In the dark days of Milosevic's regime, four women in Belgrade created theatre amid the destruction. Noel Witts explores their bid to help Serbia regain its sense of humanity.

Belgrade's sense of performance - honed by Serbians' black sense of humour - has often been used to lampoon the Milosevic regime unmercifully. Witness members of the public marching past the state television headquarters with eyes closed in 1992 in a protest entitled "The Strolling of the Blind", or the mass offering of bars of soap to members of the Serbian parliament "to wash their dirty tongues". But alternative theatre in Belgrade does not just serve as a weapon of protest. It has other roles: to remind people of their humanity in an era of mass suffering and to help them come to terms with Milosevic's dark legacy.

Dah theatre - the word means "breath" in Serbo-Croat - is the first independent theatre company to be founded in Belgrade. In the week that Slobodan Milosevic was taken away to the Hague to be tried for crimes against humanity, the company celebrated its tenth birthday.

It is a collective of four extraordinary Serbian women who have been creating theatre pieces throughout the Yugoslavian wars - pieces that have, through a collection of powerful ideas and images, attempted amid the destruction to remind people of their right to humanity, even implying that it might be possible to create a new life - if only for an hour or so - from the ruins.

Mostly, the shows have been performed outside the mainstream of Belgrade theatre life - on the streets, in the Rex Arts Centre (a converted cinema) and in courtyards and alleys. They have titles such as Gifts of Our Ancestors , Angels' Memories , Documents of the Times and Maps of Forbidden Remembrance , all indicating the company's concern with preserving what has been destroyed, and with finding a way of cleansing the audiences. In the words of director Dijana Milosevic (no relation), for ten years the company has "been making a cry of creation to coincide with the fall of Yugoslavia and the general destruction that followed... opposing destruction with creation".

Dah's first major piece was This Babylonian Confusion , in 1992, based on the anti-war songs of Bertolt Brecht and performed on the streets of Belgrade, when it was forbidden to mention the war in a city portrayed by the government as a paradise on earth. The company's next two shows, Gifts of our Ancestors and Zenith , were about the work of two Serbian artists - Momcilo Nastasijevic and Ljumir Mitic - both disapproved of by the regime. Then, in 1996, came The Legend of the End of the World , a kind of requiem at the time of the Bosnian crisis for all that was lost in Sarajevo, Belgrade, Moscow. Memories were displayed in scattered photographs, bombed libraries and mounds of salt poured out round the miniature town-square set.

Legend was the first piece to address the problems of real people living with war. The play addressed the company members' decision to stay in Serbia, their need to find a way of bearing the pain, to create some artistic meaning and to deal with problems through the creation of images on stage. While the regime denied any responsibility for the devastation and sought to complete what had been "disrupted" by the creation of Tito's Yugoslavia, Dah's work brought people together in defiance of Milosevic.

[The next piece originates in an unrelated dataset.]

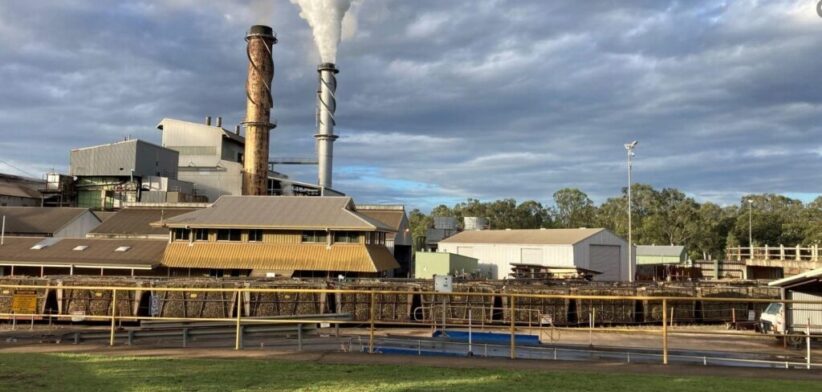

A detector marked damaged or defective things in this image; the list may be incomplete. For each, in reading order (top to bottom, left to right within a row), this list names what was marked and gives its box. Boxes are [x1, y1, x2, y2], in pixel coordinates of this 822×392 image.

The company's activities also served to raise the question of what the role of theatre should be in war. Should it just be escapism or could it begin a process of healing?

Dijana Milosevic often takes her inspiration from little-known national literature or international texts that are able to connect the Belgrade audience with the outside world. As Belgrade begins the process of attempting to return to some form of normality, Dah has been invited to perform in the National Theatre. The piece is a collaboration with the US Seven Stages Theatre in Atlanta, called Maps of Forbidden Remembrance . It is a story about emigration, a burning issue over the past ten years of Yugoslavia's history and a fitting theme after the years of war and waiting. It also shows another role for post-Milosevic theatre - as a public arena in which the need for some form of national healing is recognised.

As Serbia recovers slowly, the main issues it faces are those of reconstruction and recovery, but not simply in the physical or political sense. The people need a kind of de-traumatisation. It is something theatre can go some way towards providing by embodying hope, showing ways forward and connecting with people. The role of Dah is therefore becoming even more crucial as the company evolves into a recognised part of the collective healing process that Serbia must undergo.

Like experimental theatre director Tadeusz Kantor in Poland, the company has shown that it is possible to create images that remain in the mind as potent symbols of opposition to oppressive regimes.

Noel Witts is a professor in the theatre studies department at Hull University.